Rendered images with source text:
┌────────
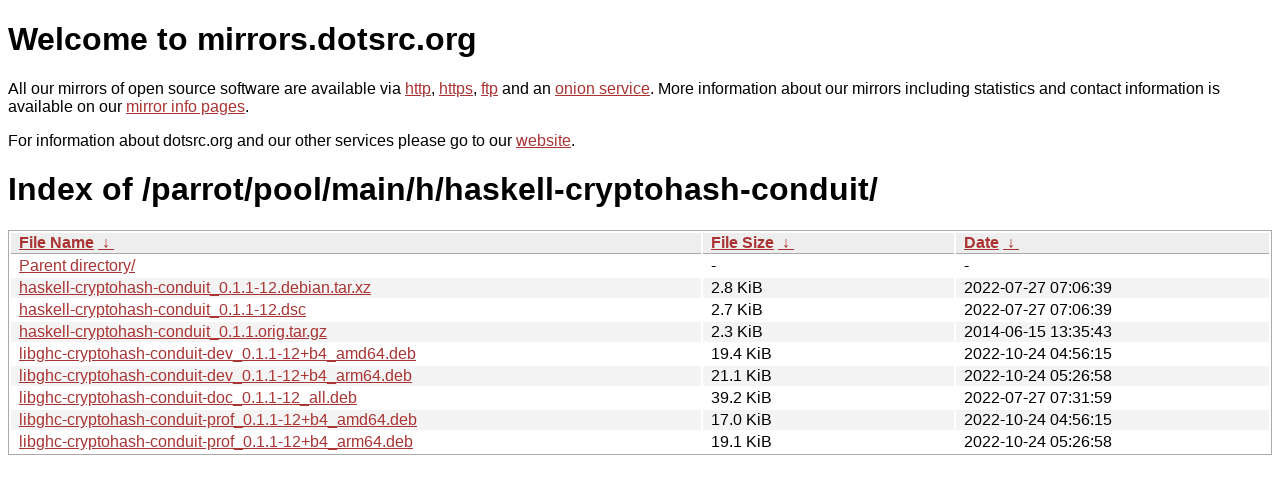

--- FILE ---
content_type: text/html
request_url: https://kvaser.dotsrc.org/parrot/pool/main/h/haskell-cryptohash-conduit/
body_size: 4059
content:
<!DOCTYPE html PUBLIC "-//W3C//DTD XHTML 1.0 Strict//EN" "http://www.w3.org/TR/xhtml1/DTD/xhtml1-strict.dtd">
<html xmlns="http://www.w3.org/1999/xhtml">
<head><meta name="viewport" content="width=device-width"/><meta http-equiv="content-type" content="text/html; charset=utf-8"/><style type="text/css">body,html {background:#fff;font-family:"Bitstream Vera Sans","Lucida Grande","Lucida Sans Unicode",Lucidux,Verdana,Lucida,sans-serif;}tr:nth-child(even) {background:#f4f4f4;}th,td {padding:0.1em 0.5em;}th {text-align:left;font-weight:bold;background:#eee;border-bottom:1px solid #aaa;}#list {border:1px solid #aaa;width:100%;}a {color:#a33;}a:hover {color:#e33;}</style>

<title>mirrors.dotsrc.org</title>
</head><body>
<h1>Welcome to mirrors.dotsrc.org</h1>
<p>
All our mirrors of open source software are available via <a href="http://mirrors.dotsrc.org">http</a>, <a href="https://mirrors.dotsrc.org">https</a>, <a href="ftp://mirrors.dotsrc.org">ftp</a> and an <a href="http://dotsrccccbidkzg7oc7oj4ugxrlfbt64qebyunxbrgqhxiwj3nl6vcad.onion/">onion service</a>.
More information about our mirrors including statistics and contact
information is available on our <a
href="//dotsrc.org/mirrors/">mirror info pages</a>.
</p>

<p>
For information about dotsrc.org and our other services please go to our
<a href="//dotsrc.org">website</a>.
</p>
<h1>Index of
/parrot/pool/main/h/haskell-cryptohash-conduit/</h1>
<table id="list"><thead><tr><th style="width:55%"><a href="?C=N&amp;O=A">File Name</a>&nbsp;<a href="?C=N&amp;O=D">&nbsp;&darr;&nbsp;</a></th><th style="width:20%"><a href="?C=S&amp;O=A">File Size</a>&nbsp;<a href="?C=S&amp;O=D">&nbsp;&darr;&nbsp;</a></th><th style="width:25%"><a href="?C=M&amp;O=A">Date</a>&nbsp;<a href="?C=M&amp;O=D">&nbsp;&darr;&nbsp;</a></th></tr></thead>
<tbody><tr><td class="link"><a href="../">Parent directory/</a></td><td class="size">-</td><td class="date">-</td></tr>
<tr><td class="link"><a href="haskell-cryptohash-conduit_0.1.1-12.debian.tar.xz" title="haskell-cryptohash-conduit_0.1.1-12.debian.tar.xz">haskell-cryptohash-conduit_0.1.1-12.debian.tar.xz</a></td><td class="size">2.8 KiB</td><td class="date">2022-07-27 07:06:39</td></tr>
<tr><td class="link"><a href="haskell-cryptohash-conduit_0.1.1-12.dsc" title="haskell-cryptohash-conduit_0.1.1-12.dsc">haskell-cryptohash-conduit_0.1.1-12.dsc</a></td><td class="size">2.7 KiB</td><td class="date">2022-07-27 07:06:39</td></tr>
<tr><td class="link"><a href="haskell-cryptohash-conduit_0.1.1.orig.tar.gz" title="haskell-cryptohash-conduit_0.1.1.orig.tar.gz">haskell-cryptohash-conduit_0.1.1.orig.tar.gz</a></td><td class="size">2.3 KiB</td><td class="date">2014-06-15 13:35:43</td></tr>
<tr><td class="link"><a href="libghc-cryptohash-conduit-dev_0.1.1-12%2Bb4_amd64.deb" title="libghc-cryptohash-conduit-dev_0.1.1-12+b4_amd64.deb">libghc-cryptohash-conduit-dev_0.1.1-12+b4_amd64.deb</a></td><td class="size">19.4 KiB</td><td class="date">2022-10-24 04:56:15</td></tr>
<tr><td class="link"><a href="libghc-cryptohash-conduit-dev_0.1.1-12%2Bb4_arm64.deb" title="libghc-cryptohash-conduit-dev_0.1.1-12+b4_arm64.deb">libghc-cryptohash-conduit-dev_0.1.1-12+b4_arm64.deb</a></td><td class="size">21.1 KiB</td><td class="date">2022-10-24 05:26:58</td></tr>
<tr><td class="link"><a href="libghc-cryptohash-conduit-doc_0.1.1-12_all.deb" title="libghc-cryptohash-conduit-doc_0.1.1-12_all.deb">libghc-cryptohash-conduit-doc_0.1.1-12_all.deb</a></td><td class="size">39.2 KiB</td><td class="date">2022-07-27 07:31:59</td></tr>
<tr><td class="link"><a href="libghc-cryptohash-conduit-prof_0.1.1-12%2Bb4_amd64.deb" title="libghc-cryptohash-conduit-prof_0.1.1-12+b4_amd64.deb">libghc-cryptohash-conduit-prof_0.1.1-12+b4_amd64.deb</a></td><td class="size">17.0 KiB</td><td class="date">2022-10-24 04:56:15</td></tr>
<tr><td class="link"><a href="libghc-cryptohash-conduit-prof_0.1.1-12%2Bb4_arm64.deb" title="libghc-cryptohash-conduit-prof_0.1.1-12+b4_arm64.deb">libghc-cryptohash-conduit-prof_0.1.1-12+b4_arm64.deb</a></td><td class="size">19.1 KiB</td><td class="date">2022-10-24 05:26:58</td></tr>
</tbody></table></body></html>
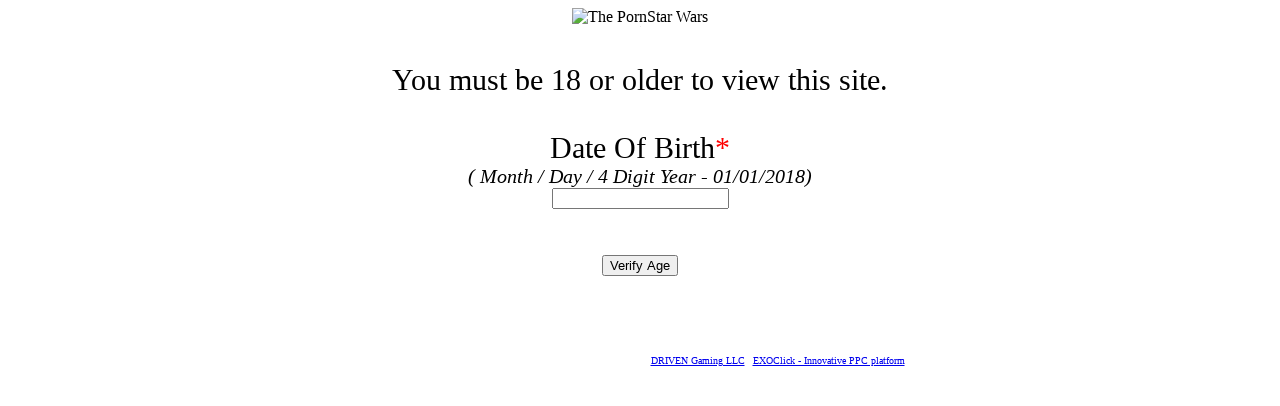

--- FILE ---
content_type: text/html
request_url: http://thepornstarwars.com/
body_size: 1567
content:

<!DOCTYPE HTML PUBLIC '-//W3C//DTD HTML 4.01 Transitional//EN' 'http://www.w3.org/TR/html4/loose.dtd'>
<html>
<head>
<meta http-equiv='Content-Type' content='text/html; charset=iso-8859-1'>
<title>The Porn Star Wars - FREE Online Adult Role Playing War Game - </title>
<meta name='keywords' content='The Porn Star Wars, adult persistent browser based game, adult browser based game, online game, game, rpg, role playing, role playing game, adult rpg, adult industry game, porn industry, battle, battle valley,adult MMORPG'>
<meta name='description' content='The Porn Star Wars is a online browser based game filled with people, nudity, and tons of content. You can buy sex slaves, pimp out sluts, kill your enemies, and meet new people, in the porn star world, anything goes. This game is guaranteed to be the most original and most exciting FREE online adult only RPG for the adult industry. You will not be disapointed, and the best part is, its free! FREE MMORPG. The best adult persistent browser based game for any role playing player.'>
<meta name=viewport content='width=device-width, initial-scale=1'>
<meta name='robots' content='INDEX, FOLLOW'>
<meta name='wot-verification' content='3f20ffb562c65caecbfe'> 
<link rel='canonical' href='https://www.thepornstarwars.com/index.php' />
<link rel='alternate' hreflang='x-default' href='http://www.thepornstarwars.com/index.php' />

<link rel='icon' type='/image/ico' href='/images/favicon.ico'>

<link rel='stylesheet' media='all' type='text/css' href='/includes/styles/sstylesheet.css' ><script type="application/ld+json">
{
  "@context" : "http://schema.org",
  "@type" : "Product",
  "name" : "The PornStar Wars",
  "url" : "http://www.thepornstarwars.com/",
  "description" : "The Porn Star Wars is a online browser based game filled with people, nudity, and tons of content. You can buy sex slaves, pimp out sluts, kill your enemies, and meet new people, in the porn star world, anything goes. This game is guaranteed to be the most original and most exciting FREE online adult only RPG for the adult industry. You will not be disapointed, and the best part is, its free! FREE MMORPG. The best adult persistent browser based game for any role playing player."
  "brand" : {
    "@type" : "Brand",
    "name" : "The PornStar Wars",
    "logo" : "http://www.thepornstarwars.com/images/porn_star_wars_banner.jpg"
  }
}
</script>  <script src='https://code.jquery.com/jquery-3.6.0.js'></script>
  <script src='https://code.jquery.com/ui/1.13.2/jquery-ui.js'></script>
  <script>
  $( function() {
    $( '#datepicker' ).datepicker({
      changeMonth: true,
      changeYear: true
    });
  } );
  </script>

</head>

<body>

<center>
<div id='wrapper2'>
	<div id='header2'>
		<img src='images/porn_star_wars_banner.jpg' alt='The PornStar Wars'>
	</div>

<div style='font-size:1px; float:none;color:#000000;'>&nbsp;a</div>
<br><br><center><font style='font-size:30px;'>
	  You must be 18 or older to view this site.<br>
	  <br />
	  <form action='#' method='post'>
<div>
  <div>Date Of Birth<font color='#FF0000'>*</font></div>
<font style='font-size:20px;'><i> ( Month / Day / 4 Digit Year - 01/01/2018) </i> <br />

<input name='dob'  type='text' id='datepicker'>

</div>
	   <br><br>
	    <input type='submit' name='submit' value='Verify Age' />
	  </form></center><br><br>
<br>
</div>

<div align='center' style='color: #fff; font-size: 10px; margin: 10px auto 30px auto;'>
	Copyright 2009-2026 ThePornStarWars.Com - All Rights Reserved | 
<a target='_blank' href='http://www.driven-gaming.com'>DRIVEN Gaming LLC</a> | <a target='_blank' href='http://www.exoclick.com/?login=MaddDogg49'>EXOClick - Innovative PPC platform</a> |</div>

</body>
</html>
└────────
* Problem to solve:
Check each line of the data above for the word "best" and copy the ones where it is found.

* Response area:
<meta name='description' content='The Porn Star Wars is a online browser based game filled with people, nudity, and tons of content. You can buy sex slaves, pimp out sluts, kill your enemies, and meet new people, in the porn star world, anything goes. This game is guaranteed to be the most original and most exciting FREE online adult only RPG for the adult industry. You will not be disapointed, and the best part is, its free! FREE MMORPG. The best adult persistent browser based game for any role playing player.'>
  "description" : "The Porn Star Wars is a online browser based game filled with people, nudity, and tons of content. You can buy sex slaves, pimp out sluts, kill your enemies, and meet new people, in the porn star world, anything goes. This game is guaranteed to be the most original and most exciting FREE online adult only RPG for the adult industry. You will not be disapointed, and the best part is, its free! FREE MMORPG. The best adult persistent browser based game for any role playing player."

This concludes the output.